What is “resilient urbanism”?
What is resilient urbanism? What does it mean for our cities to be conceived and designed to be resilient – to natural hazards, to economic booms and busts, to domestic and international political challenges? Who defines the priorities and standards for resilience? How do cities respond to ‘crisis’?
I aim to use my posts on resilient urbanism as a way to forward an alternative notion of resilience, risk and crisis as it relates to cities and our work as practitioners in international humanitarian aid and development.

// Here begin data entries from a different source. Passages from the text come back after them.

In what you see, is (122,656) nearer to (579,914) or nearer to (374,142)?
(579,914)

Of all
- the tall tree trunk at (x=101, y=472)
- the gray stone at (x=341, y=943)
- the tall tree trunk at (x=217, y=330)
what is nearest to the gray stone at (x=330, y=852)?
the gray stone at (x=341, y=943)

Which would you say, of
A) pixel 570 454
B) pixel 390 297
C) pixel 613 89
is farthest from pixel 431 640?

My blog posts will be aimed to be useful for practitioners, but by purposely challenging the ways we conceive our mission and methodologies. I will be sharing snippets of my thesis work that focuses on how the local context in Haiti helped or hindered the deployment of shelter as humanitarian aid after the 2010 earthquake. This work will highlight how we conceive of “shelter” and “housing” as specialists, as well as share the perspectives of ordinary Haitians as they reconstruct. I will also use this blog as a space to highlight overlooked issues and interesting work being done in the field more generally. As such, I am hoping to foster diverse discussions and debates and I look forward to your commentary.

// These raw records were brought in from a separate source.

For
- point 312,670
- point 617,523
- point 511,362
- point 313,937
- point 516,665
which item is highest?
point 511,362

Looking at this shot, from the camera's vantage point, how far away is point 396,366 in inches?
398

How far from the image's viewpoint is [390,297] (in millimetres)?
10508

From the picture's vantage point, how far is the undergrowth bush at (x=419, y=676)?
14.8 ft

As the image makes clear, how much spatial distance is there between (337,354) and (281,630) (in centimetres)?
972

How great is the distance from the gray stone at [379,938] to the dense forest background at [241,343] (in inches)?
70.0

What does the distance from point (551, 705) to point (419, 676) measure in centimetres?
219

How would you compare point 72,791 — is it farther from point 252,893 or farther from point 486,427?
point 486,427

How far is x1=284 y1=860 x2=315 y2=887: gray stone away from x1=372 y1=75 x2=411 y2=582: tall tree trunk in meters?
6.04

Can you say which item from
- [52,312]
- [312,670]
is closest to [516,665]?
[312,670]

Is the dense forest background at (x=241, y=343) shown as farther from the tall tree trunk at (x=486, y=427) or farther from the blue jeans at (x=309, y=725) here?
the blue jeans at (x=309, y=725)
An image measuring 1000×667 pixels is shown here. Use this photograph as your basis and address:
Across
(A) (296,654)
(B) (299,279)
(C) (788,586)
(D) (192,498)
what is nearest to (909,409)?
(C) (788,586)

My posts on resilient urbanism will aim to establish an honest and self-reflexive discussion on what it means for cities to be resilient. I hope the exchanges contained in this blog will forward a new way of conceiving our work as humanitarian aid and development practitioners in the urban context, will forward a new concept of urbanism that is sensitive yet responsive during crisis.
The degree of response will depend on its preparedness – which dictates the reconstruction and recovery.
In Japan, their governments response completed and awarded 50,000 transitional shelters, handed out relief items, cleared, segregated and piled most of the debris in the affected areas – all within the first six months after the tsunami.